* [What you are asked to do]
Return each line of the material below word for word, leaving out the pictures.

* [Spatial reasoning material]
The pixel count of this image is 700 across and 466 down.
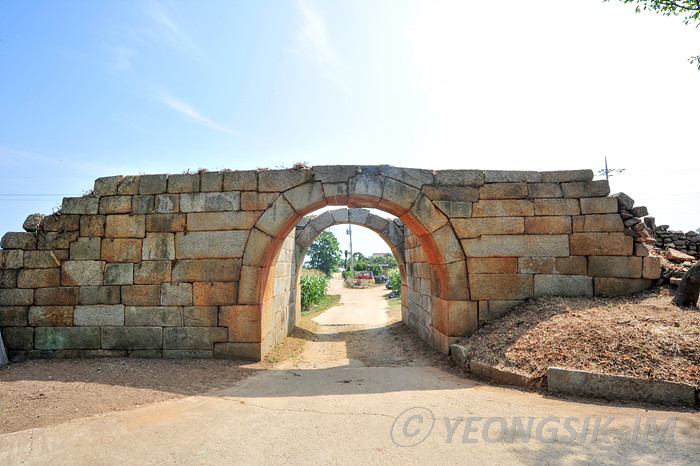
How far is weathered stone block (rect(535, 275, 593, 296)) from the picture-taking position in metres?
6.02

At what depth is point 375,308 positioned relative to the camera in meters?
16.1

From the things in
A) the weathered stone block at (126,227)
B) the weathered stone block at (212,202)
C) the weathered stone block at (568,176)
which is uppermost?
the weathered stone block at (568,176)

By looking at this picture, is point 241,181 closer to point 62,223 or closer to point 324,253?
point 62,223

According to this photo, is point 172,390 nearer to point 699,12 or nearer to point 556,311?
point 556,311

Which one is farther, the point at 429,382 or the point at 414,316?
the point at 414,316

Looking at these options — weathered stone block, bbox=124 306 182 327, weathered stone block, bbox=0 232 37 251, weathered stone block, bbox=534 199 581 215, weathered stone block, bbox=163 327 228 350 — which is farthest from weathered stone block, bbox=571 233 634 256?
weathered stone block, bbox=0 232 37 251

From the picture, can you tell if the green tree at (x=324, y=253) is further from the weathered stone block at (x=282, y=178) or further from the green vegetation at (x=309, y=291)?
the weathered stone block at (x=282, y=178)

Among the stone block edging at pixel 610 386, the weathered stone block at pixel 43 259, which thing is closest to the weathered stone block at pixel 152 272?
the weathered stone block at pixel 43 259

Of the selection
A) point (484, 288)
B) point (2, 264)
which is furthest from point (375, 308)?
point (2, 264)

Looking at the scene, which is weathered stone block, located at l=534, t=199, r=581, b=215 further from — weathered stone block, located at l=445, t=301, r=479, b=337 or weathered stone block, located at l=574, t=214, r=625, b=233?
weathered stone block, located at l=445, t=301, r=479, b=337

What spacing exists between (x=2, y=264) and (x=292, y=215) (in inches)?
206

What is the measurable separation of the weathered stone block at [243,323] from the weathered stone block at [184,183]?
2244 mm

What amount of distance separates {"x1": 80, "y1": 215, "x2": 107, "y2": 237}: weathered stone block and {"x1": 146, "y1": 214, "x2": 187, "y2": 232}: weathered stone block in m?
0.84

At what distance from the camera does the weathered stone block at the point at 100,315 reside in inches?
233
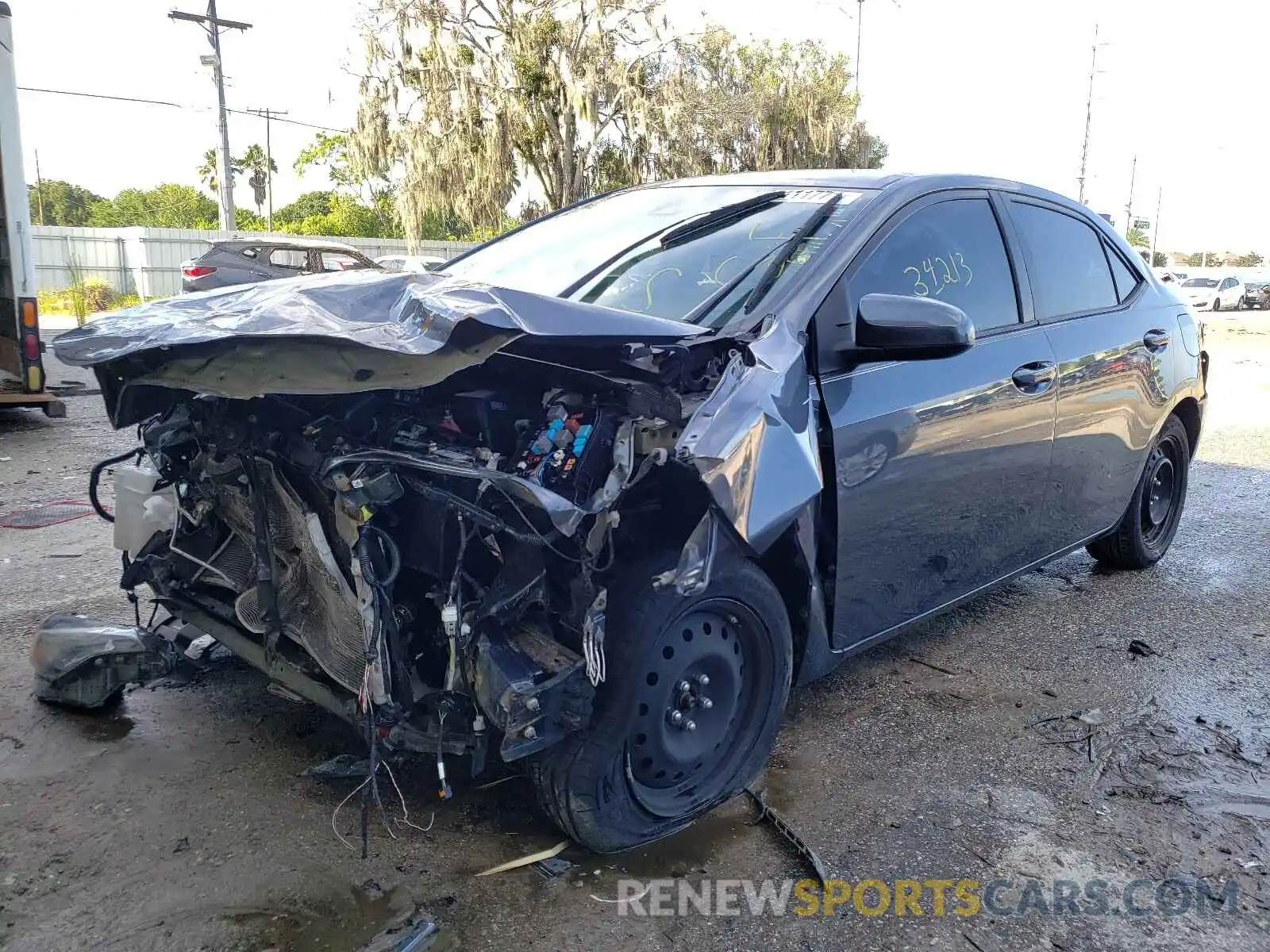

* [Response]
The pixel count of this image is 700 across and 466 down.
How far is weathered stone block (rect(535, 275, 593, 296)) from the picture-taking position in metres?
6.02

At what depth is point 375,308 positioned relative to the camera in meters?
16.1

From the things in
A) the weathered stone block at (126,227)
B) the weathered stone block at (212,202)
C) the weathered stone block at (568,176)
which is uppermost?
the weathered stone block at (568,176)

By looking at this picture, is point 241,181 closer to point 62,223 or closer to point 324,253?
point 62,223

According to this photo, is point 172,390 nearer to point 699,12 or nearer to point 556,311?
point 556,311

Which one is farther, the point at 429,382 or the point at 414,316?
the point at 414,316

Looking at these options — weathered stone block, bbox=124 306 182 327, weathered stone block, bbox=0 232 37 251, weathered stone block, bbox=534 199 581 215, weathered stone block, bbox=163 327 228 350 — which is farthest from weathered stone block, bbox=571 233 634 256?
weathered stone block, bbox=0 232 37 251

From the picture, can you tell if the green tree at (x=324, y=253) is further from the weathered stone block at (x=282, y=178) or further from the green vegetation at (x=309, y=291)?
the weathered stone block at (x=282, y=178)

Among the stone block edging at pixel 610 386, the weathered stone block at pixel 43 259, which thing is closest to the weathered stone block at pixel 152 272?
the weathered stone block at pixel 43 259

Of the selection
A) point (484, 288)
B) point (2, 264)
which is furthest from point (375, 308)?
point (2, 264)

Looking at the scene, which is weathered stone block, located at l=534, t=199, r=581, b=215 further from — weathered stone block, located at l=445, t=301, r=479, b=337 or weathered stone block, located at l=574, t=214, r=625, b=233?
weathered stone block, located at l=445, t=301, r=479, b=337

What spacing exists between (x=2, y=264) and (x=292, y=215) (in inches)?
206

What is the measurable separation of the weathered stone block at [243,323] from the weathered stone block at [184,183]?
2244 mm

What amount of distance separates {"x1": 80, "y1": 215, "x2": 107, "y2": 237}: weathered stone block and {"x1": 146, "y1": 214, "x2": 187, "y2": 232}: weathered stone block in m?
0.84

At what distance from the camera does the weathered stone block at the point at 100,315 reside in inches?
233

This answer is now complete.